4 hours ago, HiddencatBSN said:

it was highly punitive but also weirdly encouraging of longer callouts: for example, consecutive absences were counted as one event, and leaving a shift early for illness was less points than calling out, so it was common for people to go home (sick or otherwise) and then call out the next day to get fewer points from that, and if you were out sick one day you might as well be out sick 3 days which was the max before needing a doctor's note to come back and "cost" the same number of points as 1 day.

I worked for a hospital that had something like this: You could have X number of sick days but each run of sick days counted as one absence. I had developed an chronic illness where I strived to return to work after only one hospital day or emergency visit. My striving to 'get back to work' only backfired,  I was told I could be terminated because of 7 standalone absences. Crappy manager, crappy employer. 

Years before I worked for a hospital that had the most bizarre absence policy. You had to have 10 sick days accrued before you would be paid for a sick day. If you were out more than one day for illness, the second day would be paid from your sick day bank. 

Some policies are really strange and one wonders who wrote them and what their cognitive state was at the time. 

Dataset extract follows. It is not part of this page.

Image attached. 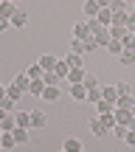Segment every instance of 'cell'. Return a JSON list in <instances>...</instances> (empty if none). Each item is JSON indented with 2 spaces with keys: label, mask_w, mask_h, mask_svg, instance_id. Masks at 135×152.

I do wish that there were firmer consequences at my jobs regarding absences and tardiness. Of course people should be able to take time off for legit reasons without fear of termination, but it seems to be out of control. The same people will repeatedly call out last minute with flimsy excuses or sometimes just not show up for the overnight shift (I work 2nd shift). It's really stressful going to work at 1500 not knowing if I will be going home that night. 

I think that many places are so short staffed, they don't enforce policies for fear of losing more employees. However, it backfires because the reliable staff end up leaving because they are exhausted and burnt out getting mandated and pressured to come in due to constant call-outs.